-- start --

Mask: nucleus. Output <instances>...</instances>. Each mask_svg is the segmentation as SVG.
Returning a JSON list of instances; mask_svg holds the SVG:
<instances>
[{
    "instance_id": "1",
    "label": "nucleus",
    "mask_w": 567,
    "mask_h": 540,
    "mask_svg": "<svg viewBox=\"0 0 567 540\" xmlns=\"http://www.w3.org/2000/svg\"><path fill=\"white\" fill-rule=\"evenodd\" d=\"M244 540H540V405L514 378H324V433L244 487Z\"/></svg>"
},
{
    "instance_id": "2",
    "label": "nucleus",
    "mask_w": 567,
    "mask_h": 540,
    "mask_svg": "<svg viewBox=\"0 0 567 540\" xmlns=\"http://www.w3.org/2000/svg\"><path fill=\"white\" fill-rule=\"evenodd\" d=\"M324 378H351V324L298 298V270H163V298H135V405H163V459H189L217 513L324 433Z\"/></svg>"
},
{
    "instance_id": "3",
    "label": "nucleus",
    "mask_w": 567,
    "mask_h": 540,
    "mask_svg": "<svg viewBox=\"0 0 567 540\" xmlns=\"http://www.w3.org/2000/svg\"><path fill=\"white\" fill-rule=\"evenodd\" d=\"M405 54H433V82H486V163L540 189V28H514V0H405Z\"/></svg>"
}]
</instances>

-- end --

Work instructions - Reproduce each of the items above in full, character for character, without altering anything.

Response to the task -
Mask: nucleus. Output <instances>...</instances>. Each mask_svg is the segmentation as SVG.
Returning a JSON list of instances; mask_svg holds the SVG:
<instances>
[{
    "instance_id": "1",
    "label": "nucleus",
    "mask_w": 567,
    "mask_h": 540,
    "mask_svg": "<svg viewBox=\"0 0 567 540\" xmlns=\"http://www.w3.org/2000/svg\"><path fill=\"white\" fill-rule=\"evenodd\" d=\"M244 540H540V405L514 378H324V433L244 487Z\"/></svg>"
},
{
    "instance_id": "2",
    "label": "nucleus",
    "mask_w": 567,
    "mask_h": 540,
    "mask_svg": "<svg viewBox=\"0 0 567 540\" xmlns=\"http://www.w3.org/2000/svg\"><path fill=\"white\" fill-rule=\"evenodd\" d=\"M324 378H351V324L298 298V270H163V298H135V405H163V459H189L217 513L324 433Z\"/></svg>"
},
{
    "instance_id": "3",
    "label": "nucleus",
    "mask_w": 567,
    "mask_h": 540,
    "mask_svg": "<svg viewBox=\"0 0 567 540\" xmlns=\"http://www.w3.org/2000/svg\"><path fill=\"white\" fill-rule=\"evenodd\" d=\"M405 54H433V82H486V163L540 189V28H514V0H405Z\"/></svg>"
}]
</instances>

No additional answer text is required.